▶ **What you need to do**: In the lines below, output everything from the first line through the line containing "by Timothy Noah" exactly as it is. Pictures are not part of the output.

▶ **Provided records**:
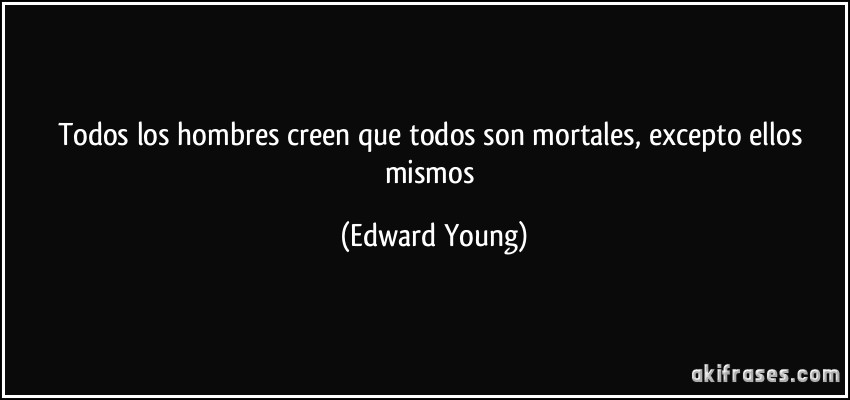 Todos los hombres creen que todos son mortales, excepto ellos mismos (Edward Young)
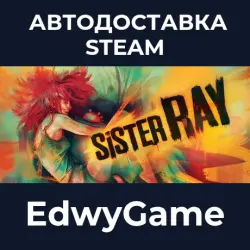 Sister Ray · STEAM GIFT · АВТОДОСТАВКА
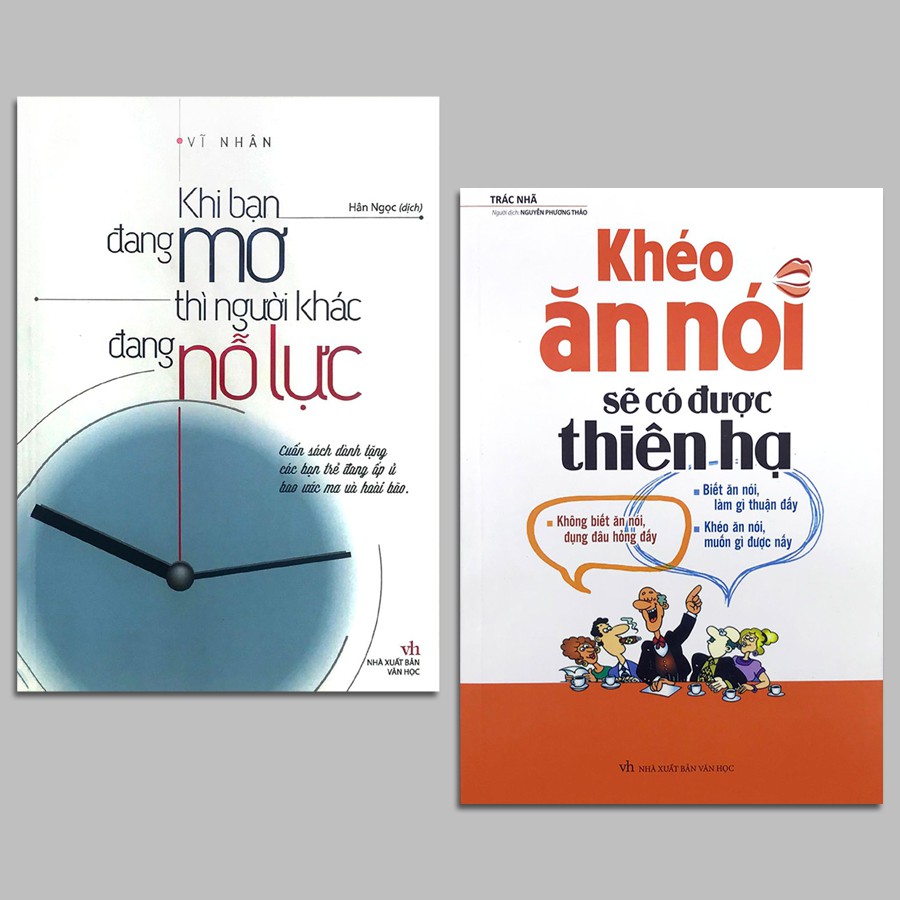 Sách - Khéo Ăn Nói Sẽ Có Được Thiên Hạ + Khi Bạn Đang Mơ Thì Người Khác Đang Nỗ Lực (Combo 2 cuốn)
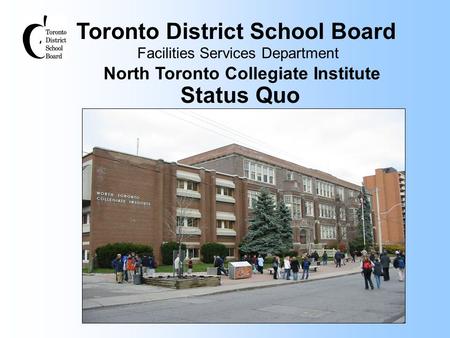 Toronto District School Board Facilities Services Department North Toronto Collegiate Institute Status Quo.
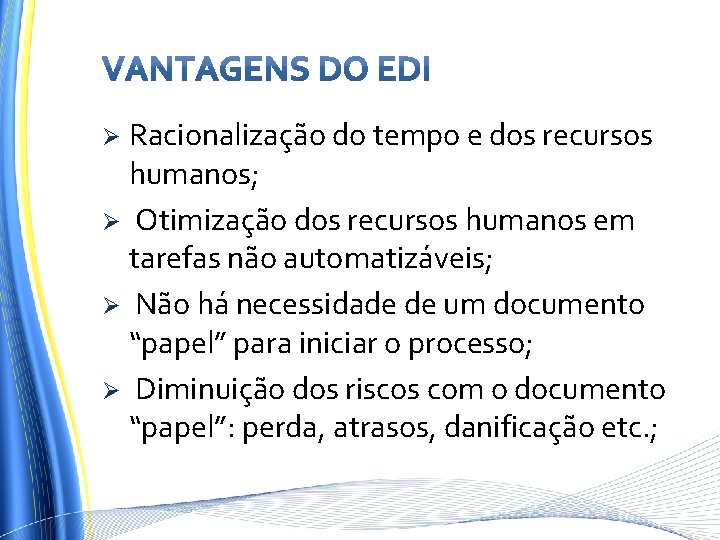 Racionalização do tempo e dos recursos humanos; Ø Otimização dos recursos humanos em tarefas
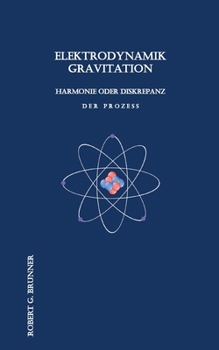 Paperback Elektrodynamik Gravitation: Harmonie oder Diskrepanz Der Prozess [German] Book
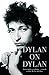 Dylan on Dylan by Bob Dylan (2009-03-10)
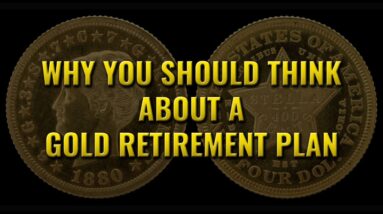 Why You Should Think About A Gold Retirement Plan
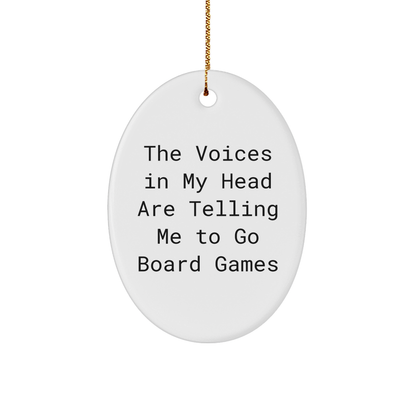 Funny Board Games Gifts from Friends and Family - Christmas Oval Ornament with 'The Voices In My Head Are Telling Me To Go Board Games' Quote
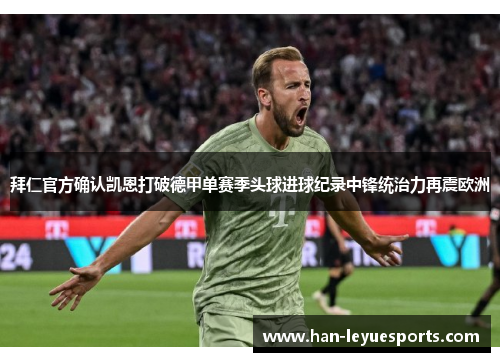 拜仁官方确认凯恩打破德甲单赛季头球进球纪录中锋统治力再震欧洲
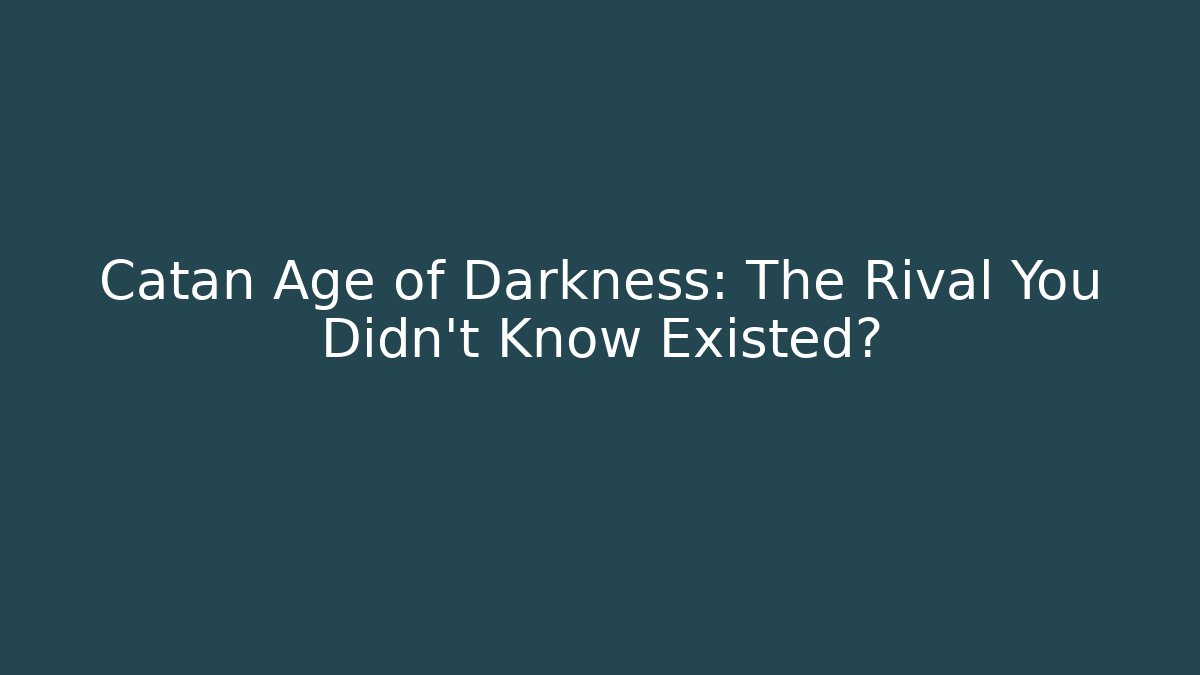 Catan Age of Darkness: The Rival You Didn't Know Existed? - Felix Cat Insurance
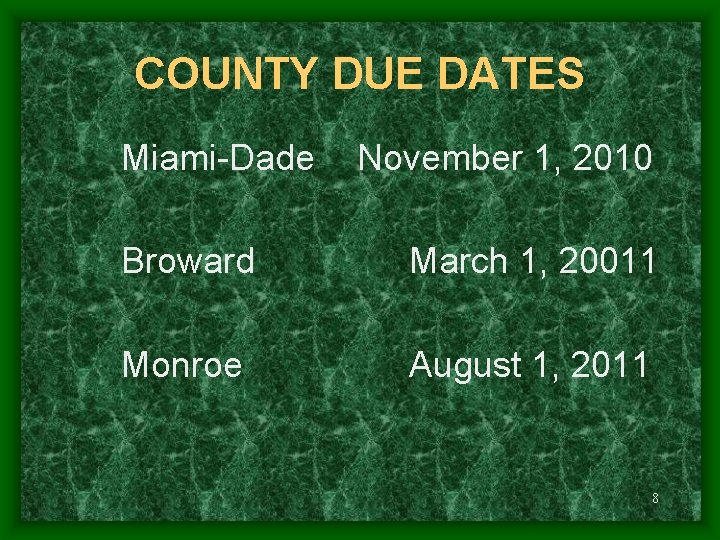 COUNTY DUE DATES Miami-Dade November 1, 2010 Broward March 1, 20011 Monroe August 1,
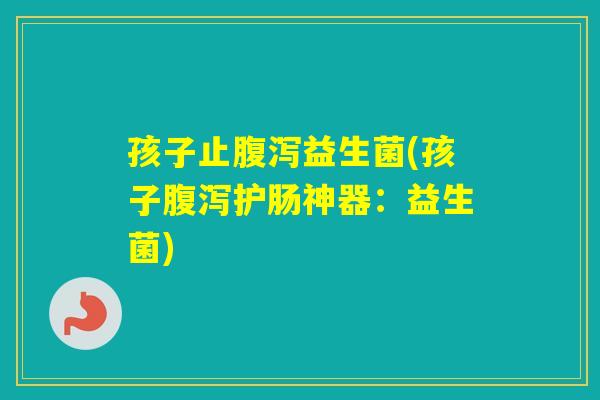 孩子止益生菌(孩子护肠神器：益生菌)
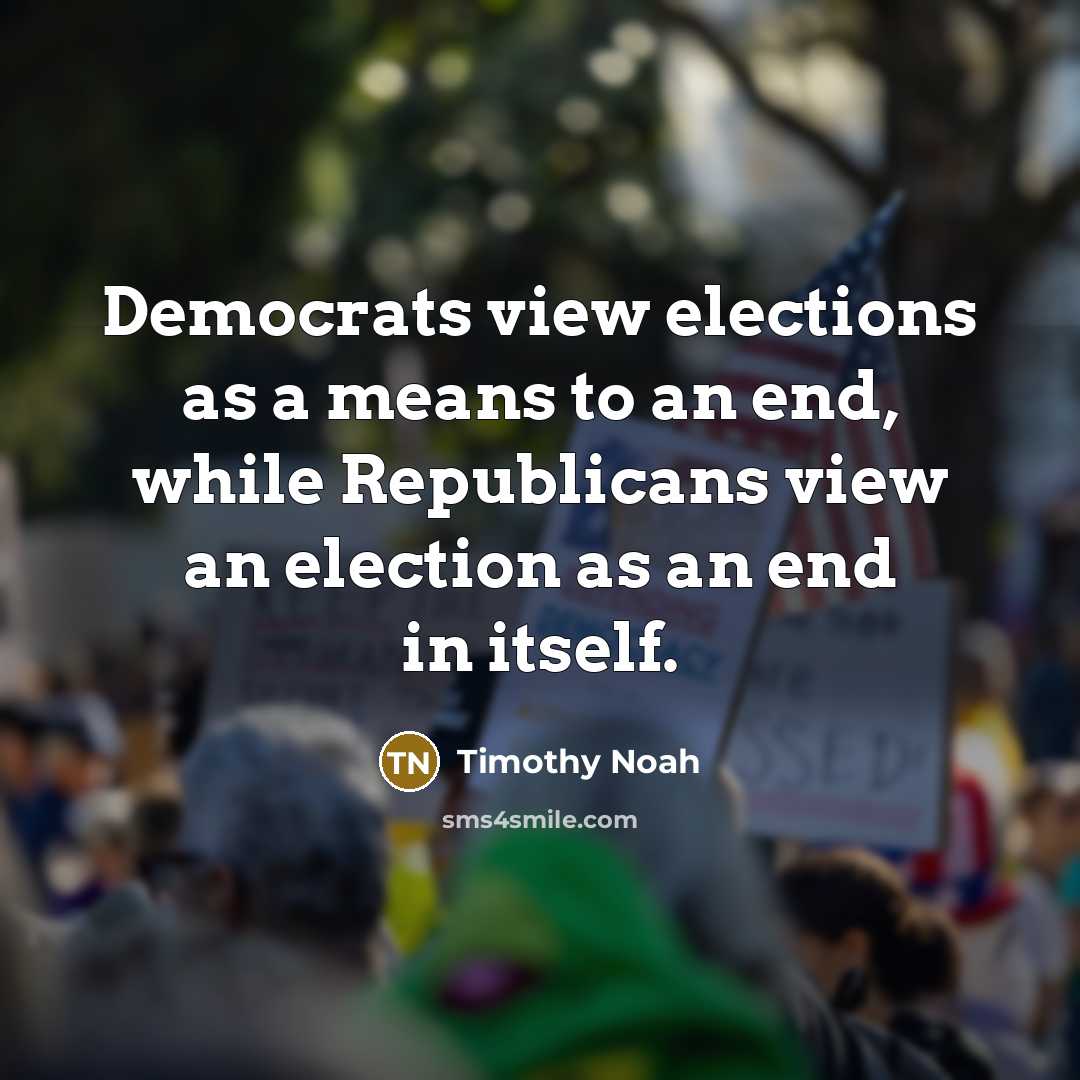 “Democrats view elections as a means to an end, while…” quote by Timothy Noah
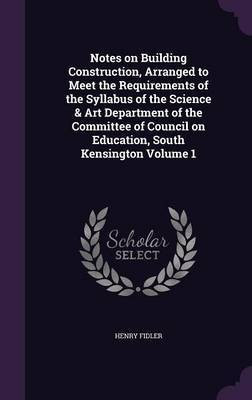 Notes on Building Construction, Arranged to Meet the Requirements of the Syllabus of the Science & Art Department of the Committee of Council on Education, South Kensington Volume 1(English, Hardcover, Fidler Henry) Notes on Building Construction, Arranged to Meet the Requirements of the Syllabus of the Science & Art Department of the Committee of Council on Education, South Kensington Volume 1(English, Hardcover, Fidler Henry)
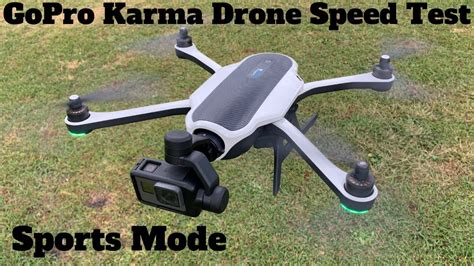 gopro karma drone speed test sports mode  standard mode youtube
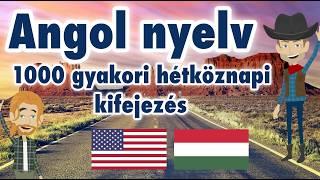 Angol nyelv - 1000 gyakori hétköznapi kifejezés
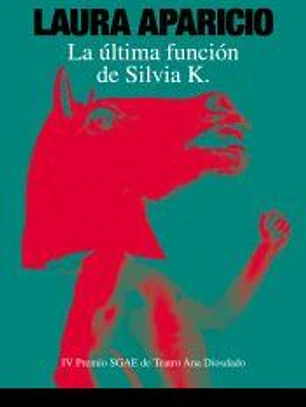 La última función de Silvia K.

▶ **Task response**:
 Todos los hombres creen que todos son mortales, excepto ellos mismos (Edward Young)
 Sister Ray · STEAM GIFT · АВТОДОСТАВКА
 Sách - Khéo Ăn Nói Sẽ Có Được Thiên Hạ + Khi Bạn Đang Mơ Thì Người Khác Đang Nỗ Lực (Combo 2 cuốn)
 Toronto District School Board Facilities Services Department North Toronto Collegiate Institute Status Quo.
 Racionalização do tempo e dos recursos humanos; Ø Otimização dos recursos humanos em tarefas
 Paperback Elektrodynamik Gravitation: Harmonie oder Diskrepanz Der Prozess [German] Book
 Dylan on Dylan by Bob Dylan (2009-03-10)
 Why You Should Think About A Gold Retirement Plan
 Funny Board Games Gifts from Friends and Family - Christmas Oval Ornament with 'The Voices In My Head Are Telling Me To Go Board Games' Quote
 拜仁官方确认凯恩打破德甲单赛季头球进球纪录中锋统治力再震欧洲
 Catan Age of Darkness: The Rival You Didn't Know Existed? - Felix Cat Insurance
 COUNTY DUE DATES Miami-Dade November 1, 2010 Broward March 1, 20011 Monroe August 1,
 孩子止益生菌(孩子护肠神器：益生菌)
 “Democrats view elections as a means to an end, while…” quote by Timothy Noah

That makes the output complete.